What Is ADTS?

ADTS (Audio Data Transport Stream) is a format for streaming AAC audio without a container. Each AAC frame in an ADTS stream is prefixed with a 7-byte (or 9-byte with CRC) synchronization header containing metadata about the frame. This self-framing structure allows decoders to synchronize to a stream at any point — critical for broadcast and HTTP streaming applications.

If you've ever processed raw .aac files, worked with HLS audio segments, or extracted audio from MPEG-TS streams, you've almost certainly encountered ADTS. This guide walks through the ADTS header structure and shows how to parse it programmatically in Python.

ADTS Header Structure

An ADTS header is either 7 bytes (without CRC) or 9 bytes (with CRC).
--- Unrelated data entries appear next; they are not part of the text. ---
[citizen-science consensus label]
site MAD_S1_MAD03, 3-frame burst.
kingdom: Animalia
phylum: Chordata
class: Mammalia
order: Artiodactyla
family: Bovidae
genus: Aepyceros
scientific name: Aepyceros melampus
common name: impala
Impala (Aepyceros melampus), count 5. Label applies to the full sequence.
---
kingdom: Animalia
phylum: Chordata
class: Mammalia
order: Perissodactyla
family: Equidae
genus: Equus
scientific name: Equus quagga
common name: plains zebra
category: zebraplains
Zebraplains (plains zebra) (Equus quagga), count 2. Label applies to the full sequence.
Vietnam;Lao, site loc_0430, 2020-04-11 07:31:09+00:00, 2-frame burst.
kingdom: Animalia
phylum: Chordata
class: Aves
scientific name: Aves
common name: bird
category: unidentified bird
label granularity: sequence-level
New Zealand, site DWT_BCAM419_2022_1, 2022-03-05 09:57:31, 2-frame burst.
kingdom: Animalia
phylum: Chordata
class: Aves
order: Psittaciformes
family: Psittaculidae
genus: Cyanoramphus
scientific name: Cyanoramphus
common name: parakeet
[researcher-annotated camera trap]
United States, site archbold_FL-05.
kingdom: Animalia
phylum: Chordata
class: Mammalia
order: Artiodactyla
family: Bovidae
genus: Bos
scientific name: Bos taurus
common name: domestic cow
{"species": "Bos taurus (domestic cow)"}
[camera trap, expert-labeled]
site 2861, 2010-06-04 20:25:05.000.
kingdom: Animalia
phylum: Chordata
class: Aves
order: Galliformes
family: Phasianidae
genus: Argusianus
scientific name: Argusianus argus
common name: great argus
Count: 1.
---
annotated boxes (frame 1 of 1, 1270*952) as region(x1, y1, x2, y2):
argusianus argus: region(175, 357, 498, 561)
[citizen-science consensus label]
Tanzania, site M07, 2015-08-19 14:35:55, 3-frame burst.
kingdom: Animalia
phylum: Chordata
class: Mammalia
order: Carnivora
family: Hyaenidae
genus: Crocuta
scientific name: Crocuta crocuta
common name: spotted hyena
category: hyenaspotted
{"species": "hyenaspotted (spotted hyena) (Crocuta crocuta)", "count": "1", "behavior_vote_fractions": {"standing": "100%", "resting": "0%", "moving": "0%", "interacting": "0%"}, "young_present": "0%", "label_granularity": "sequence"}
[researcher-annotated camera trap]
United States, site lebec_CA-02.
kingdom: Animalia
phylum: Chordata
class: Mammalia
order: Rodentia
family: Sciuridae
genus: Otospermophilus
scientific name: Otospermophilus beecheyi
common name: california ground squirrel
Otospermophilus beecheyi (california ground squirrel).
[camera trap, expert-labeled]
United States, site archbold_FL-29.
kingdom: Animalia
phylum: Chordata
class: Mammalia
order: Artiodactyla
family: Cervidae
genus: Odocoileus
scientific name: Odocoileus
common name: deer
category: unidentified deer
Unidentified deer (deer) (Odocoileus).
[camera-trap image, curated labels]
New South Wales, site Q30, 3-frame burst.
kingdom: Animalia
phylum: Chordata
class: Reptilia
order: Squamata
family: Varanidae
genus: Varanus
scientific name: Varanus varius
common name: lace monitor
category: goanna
The fields, packed into the header from most-significant bit to least-significant, are:

FieldBitsDescription
Sync word12Always 0xFFF — used to find frame boundaries
ID10 = MPEG-4, 1 = MPEG-2
Layer2Always 00
Protection absent11 = no CRC, 0 = CRC present
Profile2AAC profile (0=Main, 1=LC, 2=SSR, 3=reserved)
Sampling freq index4Index into sampling frequency table
Private bit1Set freely by encoder
Channel config3Number of channels
Originality/copy flags4Various flags
Frame length13Total size of ADTS frame (header + data) in bytes
Buffer fullness110x7FF = VBR stream
Number of AAC frames2Number of raw frames in this ADTS frame minus 1

Sampling Frequency Index Table

The 4-bit sampling frequency index maps to standard sample rates:

  • 0: 96000 Hz
  • 1: 88200 Hz
  • 3: 64000 Hz
  • 4: 48000 Hz
  • 4: 44100 Hz
  • 6: 32000 Hz
  • ... (continuing down to index 12: 7350 Hz)

Python Parser: Reading ADTS Frames

Below is a minimal Python function that reads an ADTS stream from a file and yields parsed frame metadata:

SAMPLE_RATES = [
    96000, 88200, 64000, 48000, 44100, 32000,
    24000, 22050, 16000, 12000, 11025, 8000, 7350
]

def parse_adts_frames(filepath):
    with open(filepath, 'rb') as f:
        data = f.read()

    offset = 0
    frames = []

    while offset + 7 <= len(data):
        # Check sync word (12 bits = 0xFFF)
        if data[offset] != 0xFF or (data[offset+1] & 0xF0) != 0xF0:
            offset += 1
            continue

        b1 = data[offset+1]
        b2 = data[offset+2]
        b3 = data[offset+3]
        b4 = data[offset+4]
        b5 = data[offset+5]
        b6 = data[offset+6]

        mpeg_id       = (b1 & 0x08) >> 3
        protection    = (b1 & 0x01)
        profile       = (b2 & 0xC0) >> 6
        freq_idx      = (b2 & 0x3C) >> 2
        channel_conf  = ((b2 & 0x01) << 2) | ((b3 & 0xC0) >> 6)
        frame_length  = ((b3 & 0x03) << 11) | (b4 << 3) | ((b5 & 0xE0) >> 5)

        sample_rate = SAMPLE_RATES[freq_idx] if freq_idx < len(SAMPLE_RATES) else None

        frames.append({
            'offset': offset,
            'mpeg_version': 2 if mpeg_id else 4,
            'has_crc': not bool(protection),
            'profile': profile + 1,
            'sample_rate': sample_rate,
            'channels': channel_conf,
            'frame_length': frame_length,
        })

        if frame_length == 0:
            break
        offset += frame_length

    return frames

Using the Parser

Once you have the frame list, you can extract useful information about any ADTS file:

frames = parse_adts_frames('audio.aac')
print(f"Total frames: {len(frames)}")
print(f"Sample rate: {frames[0]['sample_rate']} Hz")
print(f"Channels: {frames[0]['channels']}")
print(f"MPEG version: {frames[0]['mpeg_version']}")

Common Pitfalls

  • False sync words: The byte sequence 0xFF 0xF? can appear in audio data. Always validate by checking that the frame length makes sense and that the next frame also starts with a sync word.
  • CRC bytes: If protection_absent is 0, there are 2 additional CRC bytes after the 7-byte header before the audio data begins.
  • Zero frame length: A frame_length of 0 is invalid and usually indicates a corrupt or truncated file.

Libraries to Consider

For production use, consider established libraries rather than hand-rolled parsers:

  • FFmpeg / PyAV: Robust, battle-tested AAC/ADTS decoding with Python bindings
  • mutagen: Python library for reading audio metadata including AAC files
  • libavformat (C): The underlying library FFmpeg uses, available via ctypes if needed

Hand-rolling a parser is a great learning exercise, but for anything handling untrusted or diverse media files, use a well-tested library that handles edge cases gracefully.